Più articolato il pensiero delle sorelle del 77enne. Luciana oltre a ribadire il concetto che “Un po’ di giustizia per mio fratello è stata fatta”, si accompagna il perdurante senso di vuoto per il fatto che Giuseppe non sia più tra loro: “Ancora non ci credo che gli abbiano fatto questo – sbotta con le lacrime agli occhi – Non riesco ancora a capacitarmi che gli abbiano potuto fare ciò che gli hanno fatto. La giustizia ha ritenuto responsabili Silvia e suo marito. Ora tocca a Marta”.

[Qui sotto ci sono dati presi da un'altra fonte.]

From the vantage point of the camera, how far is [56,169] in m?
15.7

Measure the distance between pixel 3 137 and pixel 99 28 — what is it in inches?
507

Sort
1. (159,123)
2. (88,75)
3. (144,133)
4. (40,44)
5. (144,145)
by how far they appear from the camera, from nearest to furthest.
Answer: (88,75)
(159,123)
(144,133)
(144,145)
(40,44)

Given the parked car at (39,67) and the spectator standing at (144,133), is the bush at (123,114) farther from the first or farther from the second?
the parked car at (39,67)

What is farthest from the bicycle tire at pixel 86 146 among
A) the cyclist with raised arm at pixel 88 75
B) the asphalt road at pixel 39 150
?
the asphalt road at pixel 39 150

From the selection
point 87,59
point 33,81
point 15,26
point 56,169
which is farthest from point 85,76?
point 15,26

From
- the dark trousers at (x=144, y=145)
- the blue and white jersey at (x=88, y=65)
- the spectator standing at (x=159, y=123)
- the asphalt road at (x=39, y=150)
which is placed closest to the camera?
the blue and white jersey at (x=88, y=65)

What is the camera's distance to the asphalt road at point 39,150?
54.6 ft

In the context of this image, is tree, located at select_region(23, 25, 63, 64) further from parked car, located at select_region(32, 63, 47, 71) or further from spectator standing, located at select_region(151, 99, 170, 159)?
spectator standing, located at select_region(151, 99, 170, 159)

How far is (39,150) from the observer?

“Non ce l’abbiamo più tra noi (Giuseppe, ndr) – lo ripete più volte l’altra sorella, Floriana, davanti alle telecamere delle tv nazionali -. Oggi almeno, abbiamo l’esito di questo processo, che allevia, un po’, la nostra sofferenza. Marta? Per me restano responsabili tutti e tre. In egual misura. Marta succube? Lei può dire quello che vuole, ma aveva il dovere di dire ‘Salvo mio marito’. Perché lei l’aveva sposato. E sicuramente, nel processo che si aprirà per lei, ci saremo ancora, anche noi, come abbiamo fatto in questo. Senza ombra di dubbio”.
PARLANO I LEGALI
Abbandonano l’aula a passo veloce le difese di Silvia Pedrazzini e Riccardo Guida, dopo il pronunciamento da parte del Gup Rat. Se l’avvocato Gilioli, difesa di Ghilardini, non rilascia commenti – così come la sua assistita, scurissima in volto -, l’avvocato D’Andrea evidenzia come “La pena sia stata diminuita rispetto alle richieste del pubblico ministero e va rilevata l’assoluzione in merito al capo d’imputazione relativo all’omissione di soccorso. Ora non ci resta che attendere le motivazioni, che dovranno essere depositate in 90 giorni e che leggeremo con grande attenzione, per poi compiere valutazioni approfondite su come procedere”.
Si ferma, invece, estremamente soddisfatta, l’avvocato Naima Marconi che assiste il fratello di Giuseppe Pedrazzini, Claudio, costituitosi parte civile: “Giustizia è stata fatta e finalmente sappiamo qual è la verità – dichiara -. Che è quella emersa nell’aula di tribunale, non certo quelle che abbiamo sentito in tanti talk show, parole su parole che oggi sono state sconfessate. Oggi è arrivata la condanna che aspettavamo. Voglio rimarcarlo, la giustizia penale si fa in aula, non certo nei programmi televisivi. Noi ci riteniamo soddisfatti”.
L’inizio del processo per la signora Ghilardini è fissata a marzo del 2024.